Portland Police officers are doing a tremendous job despite the Bureau's low staffing levels. We are at a time when there is an important local and national conversation about police and community relations. We have been paying very close attention to these conversations and as a result, we have been making changes:
- We have implemented equity training for officers, beginning with a history lesson on race relations in Portland and institutional racism that has existed throughout our society. Training will be ongoing and will soon include training on implicit bias.
- We have made significant changes to our recruitment and hiring processes in order to build a diverse workforce.

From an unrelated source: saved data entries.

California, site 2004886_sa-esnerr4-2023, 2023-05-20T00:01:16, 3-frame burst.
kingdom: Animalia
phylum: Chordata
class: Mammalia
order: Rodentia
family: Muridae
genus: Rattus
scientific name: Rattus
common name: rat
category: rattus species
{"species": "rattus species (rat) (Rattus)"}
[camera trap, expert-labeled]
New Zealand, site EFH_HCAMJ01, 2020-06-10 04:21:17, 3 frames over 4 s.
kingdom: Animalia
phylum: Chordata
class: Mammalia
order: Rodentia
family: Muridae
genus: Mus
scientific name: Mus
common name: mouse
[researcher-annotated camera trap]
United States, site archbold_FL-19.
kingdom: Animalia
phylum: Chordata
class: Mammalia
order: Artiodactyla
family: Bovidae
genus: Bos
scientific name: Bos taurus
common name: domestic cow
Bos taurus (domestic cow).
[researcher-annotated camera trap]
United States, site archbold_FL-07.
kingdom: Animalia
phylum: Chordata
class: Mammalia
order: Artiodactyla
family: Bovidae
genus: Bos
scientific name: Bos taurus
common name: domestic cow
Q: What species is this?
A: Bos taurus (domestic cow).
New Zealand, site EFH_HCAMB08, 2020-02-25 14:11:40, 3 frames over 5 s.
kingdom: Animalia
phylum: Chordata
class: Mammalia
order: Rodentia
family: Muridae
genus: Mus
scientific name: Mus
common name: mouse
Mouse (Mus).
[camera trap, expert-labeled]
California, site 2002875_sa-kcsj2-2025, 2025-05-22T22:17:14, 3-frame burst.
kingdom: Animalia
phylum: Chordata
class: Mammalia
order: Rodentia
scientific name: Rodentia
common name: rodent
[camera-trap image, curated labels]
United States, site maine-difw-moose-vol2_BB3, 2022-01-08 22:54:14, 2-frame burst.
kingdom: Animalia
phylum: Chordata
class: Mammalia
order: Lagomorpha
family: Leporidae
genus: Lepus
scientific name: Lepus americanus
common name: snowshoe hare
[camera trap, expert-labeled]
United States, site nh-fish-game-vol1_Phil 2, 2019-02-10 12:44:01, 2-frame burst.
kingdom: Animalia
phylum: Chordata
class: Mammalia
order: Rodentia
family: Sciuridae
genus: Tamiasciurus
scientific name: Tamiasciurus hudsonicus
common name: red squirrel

- We have made community engagement a priority, whether it's a simple conversation or an event. A portion of this work is shared via social media, so the community can see what is occurring in our city.
- We continue our partnership with the Department of Justice to fulfill and exceed the expectations in the Settlement Agreement.
- Finally, we continue to seek the balance of how to police in a community where social services have broken down and traditional enforcement strategies are no longer an effective tool in many cases.
As we prepare to see hundreds of seasoned officers retire, we must recruit and retain the next generation of officers who will fill their shoes -- officers who are infused with Portland values and who understand the complexities of 21st century policing.
Portland Police officers deserve your support. They need your support. As their Chief, they absolutely have my support.
Michael Marshman is Chief of Police for the Portland Police Bureau.